What is asked:
Return the material verbatim, beginning at the line that contains "Given the items" and continuing through the end of the material.

Source material:
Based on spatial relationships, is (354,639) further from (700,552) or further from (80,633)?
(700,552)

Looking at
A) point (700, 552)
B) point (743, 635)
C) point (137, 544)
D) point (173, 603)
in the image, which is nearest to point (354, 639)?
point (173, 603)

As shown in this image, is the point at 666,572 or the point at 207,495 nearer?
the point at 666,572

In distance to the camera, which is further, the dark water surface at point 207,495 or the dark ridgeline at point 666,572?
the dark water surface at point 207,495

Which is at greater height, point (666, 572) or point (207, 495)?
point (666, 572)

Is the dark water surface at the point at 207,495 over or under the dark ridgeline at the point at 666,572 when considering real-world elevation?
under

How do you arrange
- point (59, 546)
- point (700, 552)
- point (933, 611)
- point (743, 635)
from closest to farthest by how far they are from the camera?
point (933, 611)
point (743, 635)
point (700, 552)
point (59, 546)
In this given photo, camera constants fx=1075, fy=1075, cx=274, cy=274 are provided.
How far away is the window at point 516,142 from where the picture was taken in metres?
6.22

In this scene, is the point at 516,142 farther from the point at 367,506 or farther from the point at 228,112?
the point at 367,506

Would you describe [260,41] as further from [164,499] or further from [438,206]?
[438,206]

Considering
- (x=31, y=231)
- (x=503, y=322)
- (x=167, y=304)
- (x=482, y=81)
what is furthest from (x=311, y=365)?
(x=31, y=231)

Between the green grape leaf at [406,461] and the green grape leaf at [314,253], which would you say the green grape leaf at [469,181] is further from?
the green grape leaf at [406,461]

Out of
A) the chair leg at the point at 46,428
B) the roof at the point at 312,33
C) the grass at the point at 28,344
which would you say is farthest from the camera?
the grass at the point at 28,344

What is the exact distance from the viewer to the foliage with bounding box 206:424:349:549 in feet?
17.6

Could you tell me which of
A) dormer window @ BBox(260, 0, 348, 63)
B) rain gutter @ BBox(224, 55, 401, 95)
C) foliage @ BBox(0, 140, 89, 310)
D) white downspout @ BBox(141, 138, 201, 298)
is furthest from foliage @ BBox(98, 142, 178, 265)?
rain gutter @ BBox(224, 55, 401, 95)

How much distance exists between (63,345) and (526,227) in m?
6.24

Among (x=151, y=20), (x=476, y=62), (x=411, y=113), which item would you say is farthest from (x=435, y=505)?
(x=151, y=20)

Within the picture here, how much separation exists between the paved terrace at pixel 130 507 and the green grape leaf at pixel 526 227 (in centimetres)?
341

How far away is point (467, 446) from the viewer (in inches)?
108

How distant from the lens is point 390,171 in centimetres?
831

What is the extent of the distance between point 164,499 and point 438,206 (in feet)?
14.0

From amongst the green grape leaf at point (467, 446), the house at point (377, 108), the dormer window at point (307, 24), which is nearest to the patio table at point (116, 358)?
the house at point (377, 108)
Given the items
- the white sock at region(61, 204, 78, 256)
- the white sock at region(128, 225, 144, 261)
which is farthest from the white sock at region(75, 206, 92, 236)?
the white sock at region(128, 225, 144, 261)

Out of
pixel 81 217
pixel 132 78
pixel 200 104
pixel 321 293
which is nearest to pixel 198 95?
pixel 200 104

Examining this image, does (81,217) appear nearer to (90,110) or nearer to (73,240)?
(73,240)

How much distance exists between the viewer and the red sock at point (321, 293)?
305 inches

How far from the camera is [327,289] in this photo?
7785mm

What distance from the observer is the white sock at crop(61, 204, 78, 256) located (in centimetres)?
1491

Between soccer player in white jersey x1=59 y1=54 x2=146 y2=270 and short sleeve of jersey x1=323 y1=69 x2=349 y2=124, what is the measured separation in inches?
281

Output of the task:
Given the items
- the white sock at region(61, 204, 78, 256)
- the white sock at region(128, 225, 144, 261)
which is farthest from the white sock at region(75, 206, 92, 236)?
the white sock at region(128, 225, 144, 261)

Out of
pixel 81 217
pixel 132 78
pixel 200 104
pixel 321 293
which is nearest to pixel 198 95?
pixel 200 104

Examining this image, does (81,217) appear nearer to (90,110) or nearer to (73,240)?
(73,240)

How much distance exists between the viewer and the red sock at point (321, 293)?
305 inches

How far from the camera is [327,289] in this photo?
7785mm

What distance from the observer is the white sock at crop(61, 204, 78, 256) located (in centimetres)?
1491

Between soccer player in white jersey x1=59 y1=54 x2=146 y2=270 and short sleeve of jersey x1=323 y1=69 x2=349 y2=124, what is the measured separation in inches?
281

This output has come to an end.